Let their be a circle with center O, and radius r. Let their be a point P outside the circle at a distance d from O. Let a variable line passing through P cut the circle in 2 points, A and B. We define a point C between A and B such that PC is harmonic mean of PA and PB. Prove that the locus of C is chord of contact of P with respect to the circle.
I can do it through coordinate geometry, I just wanted to find a geometrical method. I tried looking at its inversion, and trying to find relations but I couldn't.
Any help is appreciated. Thanks.
Best Answer
Let the circle have centre $O$.Let the points at which the tangents touch the circle be $D$ and $E$.A variable line through point $P$ cuts the circle at points $A$ and $B$. $DE$ cuts this line at $C$. So proving that $PC$ is the harmonic mean of $PA$ and $PB$ will prove the given statement.
Let $M$ be the midpoint of $AB$. Then $OM\perp AP$.
Now, observe that, pentagon $MODPE$ is cyclic. Hence, $PC\cdot CM=DC\cdot CE$.

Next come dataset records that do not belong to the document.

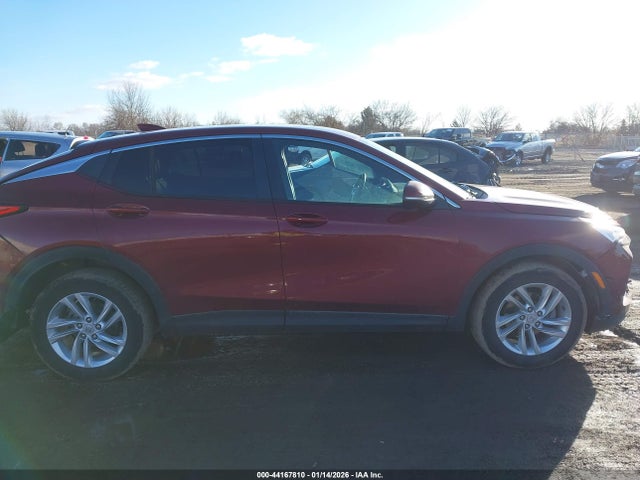 Buick Envista Preferred Fwd 2024 KL47LAE28RB038156 Image 13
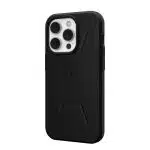 UAG Civilian - Apple iPhone 14 Pro - Μαύρο - Image 5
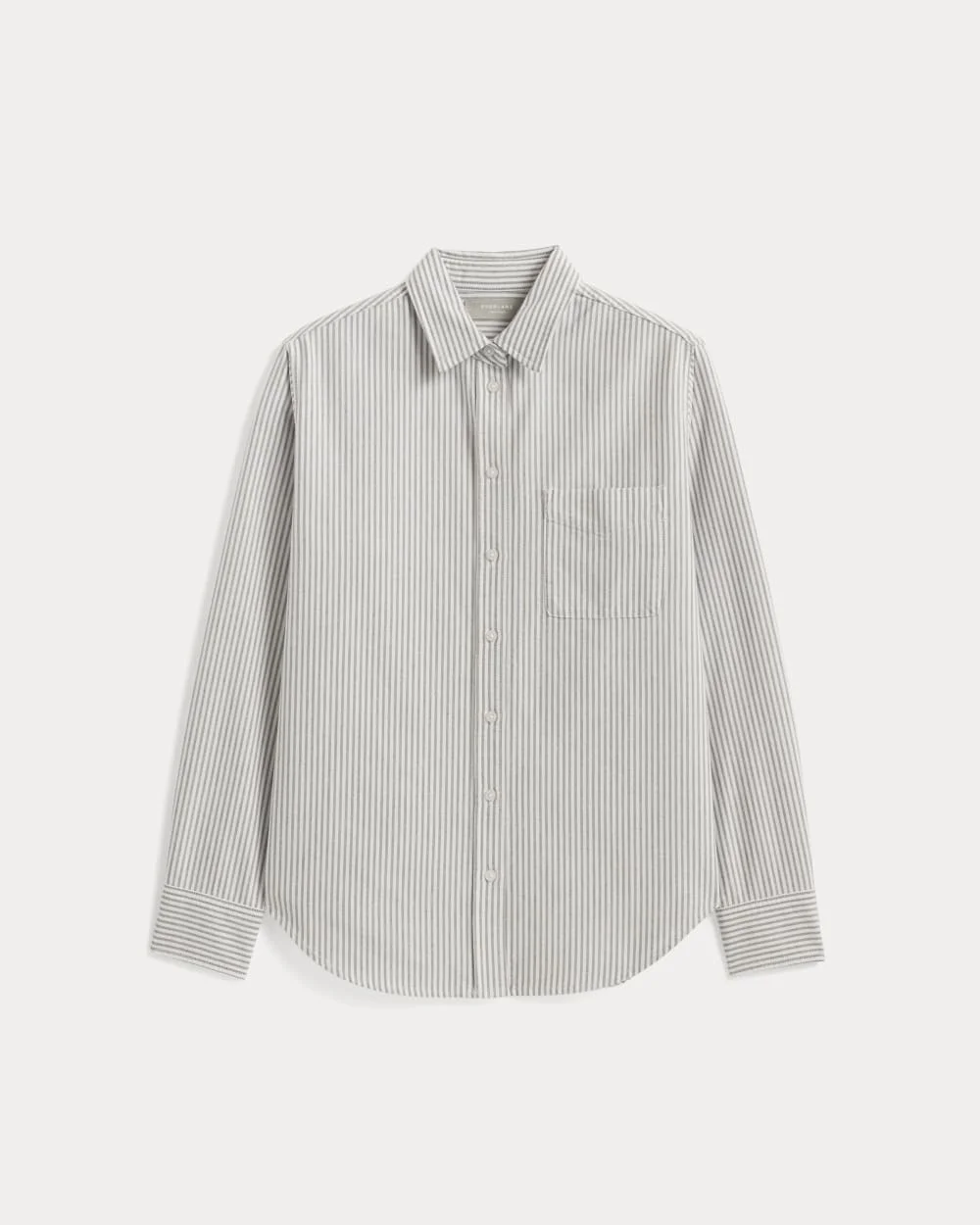 THE MUST-HAVE OXFORD SHIRT - 1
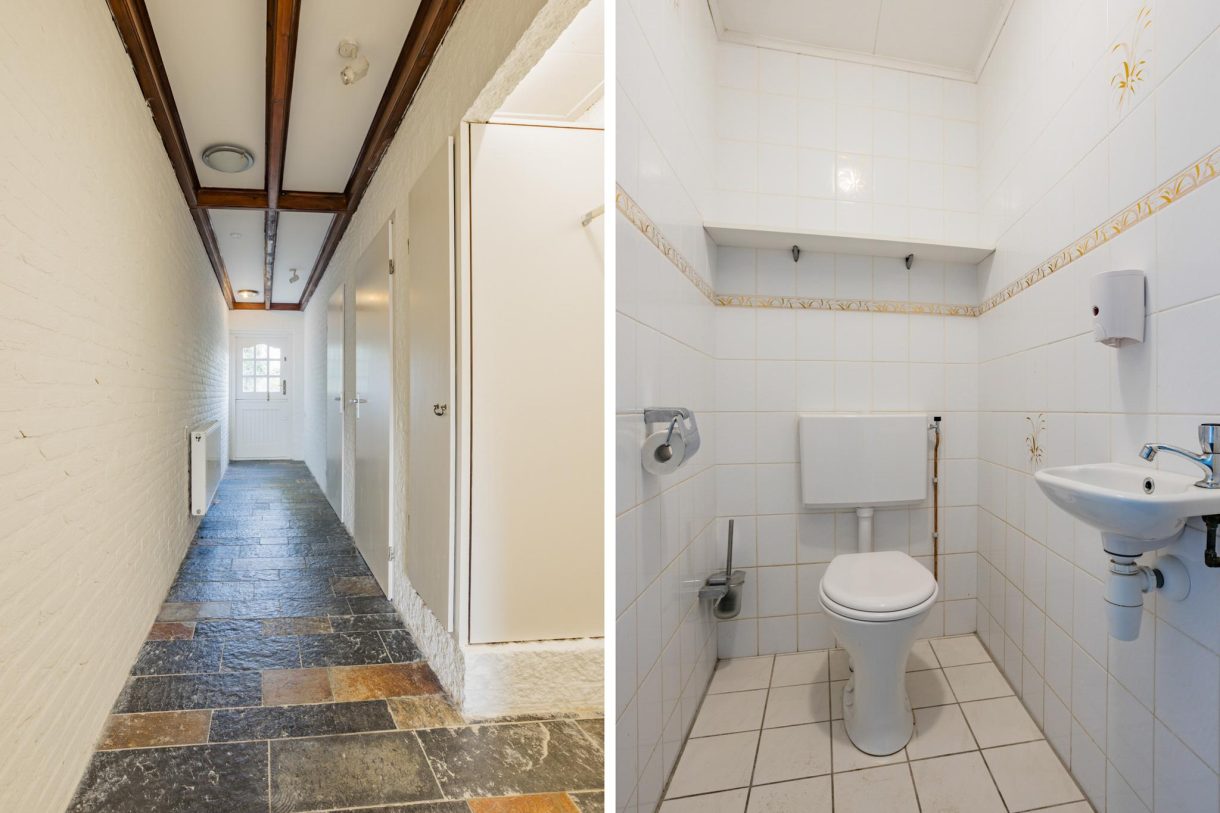 Te koop: Foto Woonhuis aan de Markt 3 in Beilen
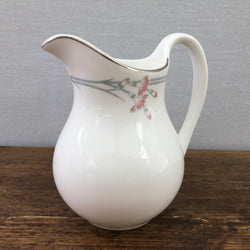Royal Doulton Carnation Cream Jug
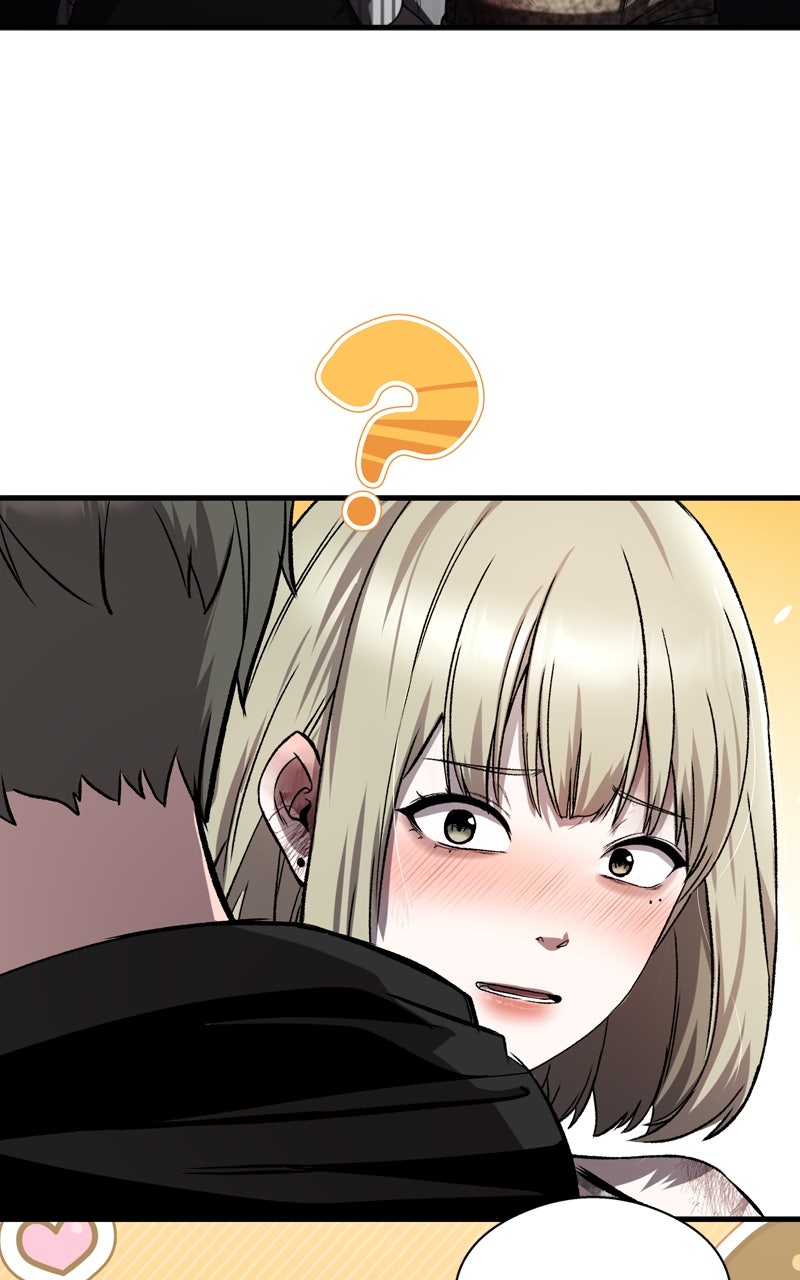 Read Ghost Dating Simulation chapter 18 image 89 on Lezhin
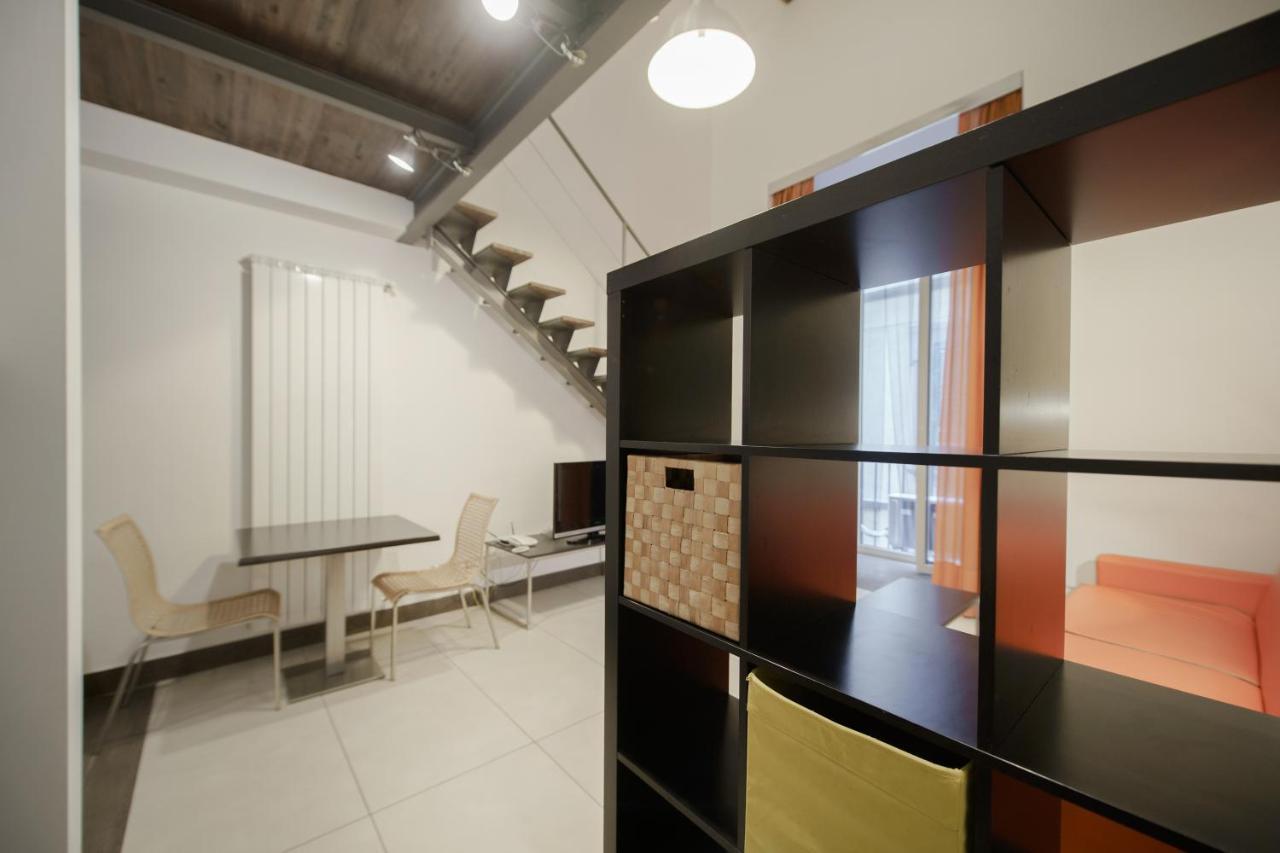 Residenza Pizzofalcone Neapel Exterior foto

Also, since $DC\cdot CE=AC\cdot CB$, $AC\cdot CB=PC\cdot CM$.
$AC=PA-PC$
$BC=PC-PB$
$CM=\frac {1}{2}(AC-BC)=\frac {1}{2}(PA+PB)-PC$
Plugging these values into the equation gives,
$PC\{\frac {1}{2}(PA+PB)-PC\}=(PA-PC)(PC-PB)$
$\Rightarrow PC=\frac {2PA\cdot PB}{PA+PB}$
Hence, $PC$ is the harmonic mean of $PA$ and $PB$.